Западная Белоруссия:

Явилось – 96,71 % избирателей

Из явившихся проголосовало «за» – 90,67 % [63: 189].

22 октября 1939 года Народные собрания были избраны.

27 октября 1939 года Народное собрание Западной Украины единогласно приняло декларации об установлении Советской власти и вхождении в состав СССР.

29 октября аналогичные решения приняло Народное собрание Западной Белоруссии.

Рассмотрев эти просьбы, 5-я внеочередная сессия Верховного Совета СССР 1-го ноября приняла постановление о включении Западной Украины в состав Украинской ССР, а 2-го ноября – о включении Западной Белоруссии в состав Белорусской ССР.

Имея в виду результаты выборов, даже М.И. Семиряга был вынужден признать:

«Итоги выборов показали, что подавляющее большинство населения этих регионов согласились с установлением Советской власти и присоединением к Советскому Союзу» [73: 54].

М.И. Смиряга – профессиональный историк и понимает, несмотря на свои новые политические убеждения, что исторический факт есть исторический факт, и опровергать его бессмысленно. Но находятся такие «ретивые ребята», которые и результаты выборов, прошедших в октябре 1939 года в Западной Украине и Западной Белоруссии, объявляют недостоверными. Ссылаются они при этом на репрессии со стороны НКВД, которые якобы и обеспечили столь благоприятные для Советского Союза результаты голосования [58: 31].

Хорошую отповедь подобным «обличителям» дал Ю.И. Мухин:

«Для того чтобы силой заставить население определенным образом проголосовать, нужно репрессиями запугать народ, что при тайном голосовании вообще-то нереально, или нужно во все избиркомы (а их была масса – избирался один депутат на 5000 населения, т.е. около 1500 депутатов) подобрать своих людей для подтасовки выборов, а всех кандидатов соответственно обработать.

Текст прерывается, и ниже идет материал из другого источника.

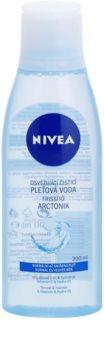 Nivea Aqua Effect acqua detergente per pelli normali e miste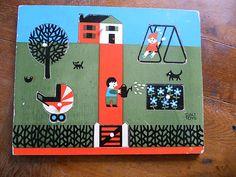 Vintage Galt Toys Wooden Picture Puzzle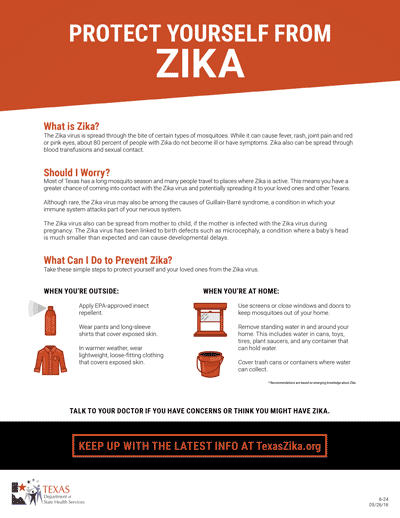 Protect Yourself from Zika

А вот для этого нужно время даже НКВД, поскольку его работникам нужно сначала создать агентурную сеть, выявить противников, арестовать их, выявить покладистых, рекомендовать их в избирательные комиссии, заставить собрания за них проголосовать, подобрать нужных депутатов, обеспечить их выдвижение и т.д. и т.п. Такое теоретически возможно, но для этого, повторяю, нужно очень много времени. К примеру, в СССР, проститутки были не в почете, и их высылали в отдаленные области СССР, избавляясь от специалисток ненужной профессии. И проститутки из западных областей УССР и БССР тоже были высланы, но только через 7 месяцев после присоединения. Оцените, сколько времени потребовалось НКВД, чтобы выявить проституток и составить список этих особ, действовавших легально.

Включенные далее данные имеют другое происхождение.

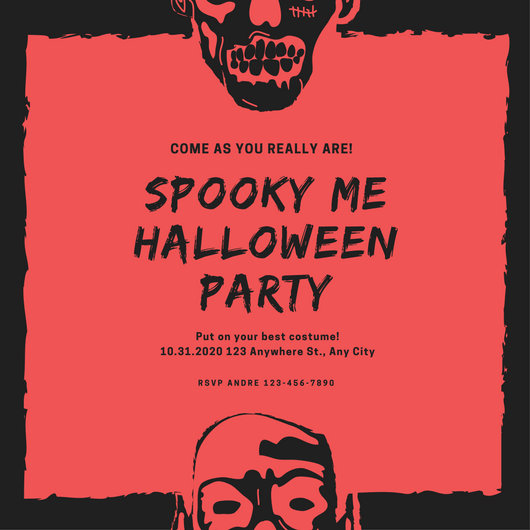 Halloween Party Invite Template Beautiful Customize 3 999 Halloween Party Invitation Templates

А с присоединением западных областей дело происходило в таком темпе: 17 сентября 1939 года Красная Армия с небольшими боями стала входить в эти области, беря в плен польские армию, полицию и жандармов, 1 октября СССР перед народом этих областей поставил перечисленные выше вопросы, а 22 октября этого же 1939 года избиратели голосовали. Ну как за 3 недели в стране, в которой по лесам ещё слонялись неразоружённые войска Польши, НКВД мог организовать и провести работу по запугиванию населения?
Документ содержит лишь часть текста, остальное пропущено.